The wars that did continue their course through 1996 experienced no dramatic signs of escalation. In most of the ongoing conflicts the intensity waned even in the most serious - in Afghanistan, Algeria, Chechnya, Sri Lanka, Sudan and Turkey.

The other major conflicts were all of low intensity - Bangladesh, Guatemala, East Timor, Iran, Iraq and the Philippines. In fact there was only one conflict in the world last year that could be realistically described as potentially unsettling to the world at large - that of Israel and the Palestinians. Even here it is difficult to make a case that the conflict is a military threat to any outsiders, much less Russia and the major western powers who nevertheless continue to maintain large and expensive military establishments, left over from another era.

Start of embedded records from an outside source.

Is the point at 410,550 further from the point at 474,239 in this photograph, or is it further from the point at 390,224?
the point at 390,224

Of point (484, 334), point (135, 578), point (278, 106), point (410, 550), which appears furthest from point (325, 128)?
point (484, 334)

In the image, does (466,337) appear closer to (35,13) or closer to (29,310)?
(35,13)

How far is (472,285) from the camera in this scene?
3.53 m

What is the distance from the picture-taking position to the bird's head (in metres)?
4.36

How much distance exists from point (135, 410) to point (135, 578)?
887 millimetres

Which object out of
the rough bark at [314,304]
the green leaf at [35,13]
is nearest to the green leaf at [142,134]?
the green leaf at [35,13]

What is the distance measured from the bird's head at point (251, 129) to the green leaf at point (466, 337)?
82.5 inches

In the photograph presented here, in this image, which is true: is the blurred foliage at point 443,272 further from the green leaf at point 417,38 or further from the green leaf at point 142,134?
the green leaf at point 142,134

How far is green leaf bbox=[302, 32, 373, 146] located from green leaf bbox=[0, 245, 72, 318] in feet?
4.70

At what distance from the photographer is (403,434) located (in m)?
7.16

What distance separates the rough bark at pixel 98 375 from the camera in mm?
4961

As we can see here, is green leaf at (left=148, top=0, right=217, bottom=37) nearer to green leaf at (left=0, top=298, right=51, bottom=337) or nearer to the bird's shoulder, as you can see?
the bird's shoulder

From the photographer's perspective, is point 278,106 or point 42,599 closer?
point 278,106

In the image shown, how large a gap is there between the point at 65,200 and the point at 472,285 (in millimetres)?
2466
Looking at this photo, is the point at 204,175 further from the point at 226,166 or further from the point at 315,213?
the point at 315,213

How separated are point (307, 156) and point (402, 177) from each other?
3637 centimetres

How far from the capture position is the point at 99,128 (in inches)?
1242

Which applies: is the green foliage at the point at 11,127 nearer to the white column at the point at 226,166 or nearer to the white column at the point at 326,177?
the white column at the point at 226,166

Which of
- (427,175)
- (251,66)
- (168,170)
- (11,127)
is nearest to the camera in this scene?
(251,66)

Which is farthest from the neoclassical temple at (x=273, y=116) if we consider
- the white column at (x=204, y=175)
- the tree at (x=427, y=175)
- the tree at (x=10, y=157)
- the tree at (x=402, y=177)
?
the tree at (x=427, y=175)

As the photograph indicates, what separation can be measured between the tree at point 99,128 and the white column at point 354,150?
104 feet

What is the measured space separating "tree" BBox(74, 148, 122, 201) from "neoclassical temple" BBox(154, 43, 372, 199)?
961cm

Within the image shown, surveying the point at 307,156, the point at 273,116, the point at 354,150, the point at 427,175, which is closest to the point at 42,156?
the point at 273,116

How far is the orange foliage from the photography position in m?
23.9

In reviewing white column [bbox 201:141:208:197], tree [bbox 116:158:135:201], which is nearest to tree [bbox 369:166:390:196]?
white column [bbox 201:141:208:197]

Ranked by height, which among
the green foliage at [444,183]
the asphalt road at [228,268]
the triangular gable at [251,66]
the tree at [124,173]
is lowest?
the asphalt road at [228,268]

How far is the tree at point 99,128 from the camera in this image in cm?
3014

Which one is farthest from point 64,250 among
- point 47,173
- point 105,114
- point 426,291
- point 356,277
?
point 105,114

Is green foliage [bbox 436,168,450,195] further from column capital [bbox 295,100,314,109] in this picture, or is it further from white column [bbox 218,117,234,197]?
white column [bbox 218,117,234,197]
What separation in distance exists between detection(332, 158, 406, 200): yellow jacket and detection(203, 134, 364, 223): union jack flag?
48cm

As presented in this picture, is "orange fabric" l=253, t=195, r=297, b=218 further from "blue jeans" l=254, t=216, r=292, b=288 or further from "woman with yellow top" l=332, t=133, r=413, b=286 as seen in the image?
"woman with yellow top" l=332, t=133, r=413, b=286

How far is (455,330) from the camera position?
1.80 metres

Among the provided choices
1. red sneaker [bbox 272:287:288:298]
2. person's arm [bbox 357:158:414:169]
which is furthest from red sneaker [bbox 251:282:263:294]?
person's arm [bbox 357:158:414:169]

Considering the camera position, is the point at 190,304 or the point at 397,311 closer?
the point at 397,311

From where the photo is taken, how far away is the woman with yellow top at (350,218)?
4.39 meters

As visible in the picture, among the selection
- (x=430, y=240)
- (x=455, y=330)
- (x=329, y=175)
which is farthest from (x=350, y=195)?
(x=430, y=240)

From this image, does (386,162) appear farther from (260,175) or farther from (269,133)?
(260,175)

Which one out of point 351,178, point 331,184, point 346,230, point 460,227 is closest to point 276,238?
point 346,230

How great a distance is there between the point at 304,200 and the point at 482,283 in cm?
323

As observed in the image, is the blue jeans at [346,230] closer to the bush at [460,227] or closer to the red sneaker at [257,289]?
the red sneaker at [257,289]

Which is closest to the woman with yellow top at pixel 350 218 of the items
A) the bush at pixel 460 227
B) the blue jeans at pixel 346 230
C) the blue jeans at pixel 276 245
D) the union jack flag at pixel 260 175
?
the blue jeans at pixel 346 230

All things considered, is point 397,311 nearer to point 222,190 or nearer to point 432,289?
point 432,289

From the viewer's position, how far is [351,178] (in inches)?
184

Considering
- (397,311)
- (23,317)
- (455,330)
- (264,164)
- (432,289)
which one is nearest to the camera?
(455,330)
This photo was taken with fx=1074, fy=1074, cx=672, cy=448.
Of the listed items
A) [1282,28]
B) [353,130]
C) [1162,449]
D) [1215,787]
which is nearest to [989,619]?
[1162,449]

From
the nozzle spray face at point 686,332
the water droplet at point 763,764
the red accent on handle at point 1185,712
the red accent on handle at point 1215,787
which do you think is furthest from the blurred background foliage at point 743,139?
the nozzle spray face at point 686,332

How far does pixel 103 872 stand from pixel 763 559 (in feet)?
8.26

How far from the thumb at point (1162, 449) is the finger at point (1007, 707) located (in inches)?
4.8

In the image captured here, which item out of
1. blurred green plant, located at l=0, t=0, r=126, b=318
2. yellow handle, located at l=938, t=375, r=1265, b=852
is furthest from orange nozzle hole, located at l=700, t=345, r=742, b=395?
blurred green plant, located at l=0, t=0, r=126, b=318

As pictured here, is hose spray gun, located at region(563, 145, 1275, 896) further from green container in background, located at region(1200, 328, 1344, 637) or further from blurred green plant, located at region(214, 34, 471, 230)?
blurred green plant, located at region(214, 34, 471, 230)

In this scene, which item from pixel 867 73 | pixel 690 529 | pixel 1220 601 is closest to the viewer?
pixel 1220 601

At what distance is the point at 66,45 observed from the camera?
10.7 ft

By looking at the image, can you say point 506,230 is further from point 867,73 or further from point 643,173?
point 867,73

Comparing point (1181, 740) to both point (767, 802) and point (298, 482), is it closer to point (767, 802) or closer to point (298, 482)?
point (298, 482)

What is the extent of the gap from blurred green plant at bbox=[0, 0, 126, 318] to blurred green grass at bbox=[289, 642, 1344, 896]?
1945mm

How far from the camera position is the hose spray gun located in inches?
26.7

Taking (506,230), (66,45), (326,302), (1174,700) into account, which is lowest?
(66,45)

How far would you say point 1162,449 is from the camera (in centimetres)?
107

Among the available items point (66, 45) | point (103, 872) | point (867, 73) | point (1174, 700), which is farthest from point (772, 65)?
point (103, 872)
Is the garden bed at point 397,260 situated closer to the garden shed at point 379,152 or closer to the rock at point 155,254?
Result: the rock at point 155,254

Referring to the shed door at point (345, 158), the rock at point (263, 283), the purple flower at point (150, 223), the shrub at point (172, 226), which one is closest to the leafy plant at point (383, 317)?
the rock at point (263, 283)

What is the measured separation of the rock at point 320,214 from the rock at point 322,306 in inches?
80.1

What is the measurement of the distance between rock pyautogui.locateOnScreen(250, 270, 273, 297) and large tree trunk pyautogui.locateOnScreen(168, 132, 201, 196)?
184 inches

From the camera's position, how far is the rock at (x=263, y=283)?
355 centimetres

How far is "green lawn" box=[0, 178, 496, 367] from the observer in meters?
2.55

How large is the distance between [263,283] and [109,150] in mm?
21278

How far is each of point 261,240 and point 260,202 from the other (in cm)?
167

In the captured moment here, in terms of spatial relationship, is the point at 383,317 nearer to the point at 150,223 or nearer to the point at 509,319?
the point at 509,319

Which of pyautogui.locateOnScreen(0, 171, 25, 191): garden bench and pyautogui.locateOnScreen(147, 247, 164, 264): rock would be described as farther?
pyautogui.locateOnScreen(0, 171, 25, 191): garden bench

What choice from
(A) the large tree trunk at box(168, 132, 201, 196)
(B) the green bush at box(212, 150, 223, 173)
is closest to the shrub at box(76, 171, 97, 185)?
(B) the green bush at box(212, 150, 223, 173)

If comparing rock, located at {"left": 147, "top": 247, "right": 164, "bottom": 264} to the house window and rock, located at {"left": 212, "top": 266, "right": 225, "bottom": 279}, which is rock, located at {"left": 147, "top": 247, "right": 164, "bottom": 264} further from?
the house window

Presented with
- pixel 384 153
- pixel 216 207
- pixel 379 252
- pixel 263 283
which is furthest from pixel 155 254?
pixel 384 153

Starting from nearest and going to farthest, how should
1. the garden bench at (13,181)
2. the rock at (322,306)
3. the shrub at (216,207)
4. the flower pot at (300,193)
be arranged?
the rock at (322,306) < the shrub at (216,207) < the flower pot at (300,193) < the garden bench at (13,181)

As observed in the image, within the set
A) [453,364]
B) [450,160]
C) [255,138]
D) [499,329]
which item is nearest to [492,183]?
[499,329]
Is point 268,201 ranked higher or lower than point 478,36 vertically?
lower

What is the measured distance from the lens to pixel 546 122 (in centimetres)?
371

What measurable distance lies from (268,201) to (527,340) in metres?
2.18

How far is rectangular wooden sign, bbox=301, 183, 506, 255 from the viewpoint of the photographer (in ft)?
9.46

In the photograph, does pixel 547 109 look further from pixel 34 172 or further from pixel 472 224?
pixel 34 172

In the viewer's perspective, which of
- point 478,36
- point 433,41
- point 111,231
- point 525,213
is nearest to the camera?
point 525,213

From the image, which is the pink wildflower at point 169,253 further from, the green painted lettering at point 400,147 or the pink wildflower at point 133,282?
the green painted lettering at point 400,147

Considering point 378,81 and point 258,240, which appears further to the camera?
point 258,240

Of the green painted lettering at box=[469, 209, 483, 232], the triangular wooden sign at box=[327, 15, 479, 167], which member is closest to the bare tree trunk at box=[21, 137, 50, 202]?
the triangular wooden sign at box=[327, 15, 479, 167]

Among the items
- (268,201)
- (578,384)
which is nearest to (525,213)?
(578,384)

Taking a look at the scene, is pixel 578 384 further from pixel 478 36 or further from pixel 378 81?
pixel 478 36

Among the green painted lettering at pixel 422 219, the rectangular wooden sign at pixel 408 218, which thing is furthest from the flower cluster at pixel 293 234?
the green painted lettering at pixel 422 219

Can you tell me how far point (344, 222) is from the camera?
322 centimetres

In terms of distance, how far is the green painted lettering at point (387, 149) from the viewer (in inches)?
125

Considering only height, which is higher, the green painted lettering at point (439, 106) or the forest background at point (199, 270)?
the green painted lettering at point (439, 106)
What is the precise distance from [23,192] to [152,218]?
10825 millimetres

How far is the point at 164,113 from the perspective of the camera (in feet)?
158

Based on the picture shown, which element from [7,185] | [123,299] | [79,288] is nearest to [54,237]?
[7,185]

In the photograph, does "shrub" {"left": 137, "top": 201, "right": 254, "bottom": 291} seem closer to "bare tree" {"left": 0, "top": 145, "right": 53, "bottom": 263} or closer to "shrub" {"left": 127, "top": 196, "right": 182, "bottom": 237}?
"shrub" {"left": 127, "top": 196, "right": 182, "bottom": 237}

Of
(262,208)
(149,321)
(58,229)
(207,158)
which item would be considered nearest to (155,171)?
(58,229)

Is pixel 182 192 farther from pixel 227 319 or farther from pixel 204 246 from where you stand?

Last year was an historic watershed. It witnessed the end of the post-Cold War period. Those conflicts where Cold War superpower involvement had been greatest - in Southern Africa, Central and South America - were finally wound up. And the conflicts emanating from the breakup of the Soviet Union and Yugoslavia were at last contained. Only the continuing civil war in Afghanistan is a left-over from this period.

The evidence appears conclusive that it was the Cold War that was the greatest single stirrer of conflict. With that out of the way it probably doesn’t much matter so much if the Clinton Administration still spends on defence at Cold War levels or Russian and American missiles stay nuclear armed in their silos. Since America and Russia are no longer engaged in proxy wars it doesn’t any more weigh on the rest of the world, only on the American and Russian taxpayers who should wake up and ask what it’s all for.

We are now living in a very different kind of world than humanity has long been used to and the question is can we keep it that way - can the momentum of declining conflicts be sustained?

Africa and an arc of instability around the Russian periphery remain the most troubled regions. But who can help them? The most single successful arbitrator of disputes, for all its setbacks in Somalia, Rwanda and ex-Yugoslavia, remains the UN.

These days, however, the Security Council remains shy of launching new initiatives. UN peacekeeping continues its dramatic decline and all the remaining large-scale UN operations are set to be terminated this year.

Yet, even though it is a truism to say it, peace must be struggled for continuously. A small band of UN enthusiasts, determined and skilled diplomats and, increasingly, voluntary organisations continue their unremarked upon good works of arbitration and interposition. No other generation in humankind’s history has been so close to a world-wide peace.

Are we going to go for the final push or are we not? Why on earth at just this moment are we losing our nerve?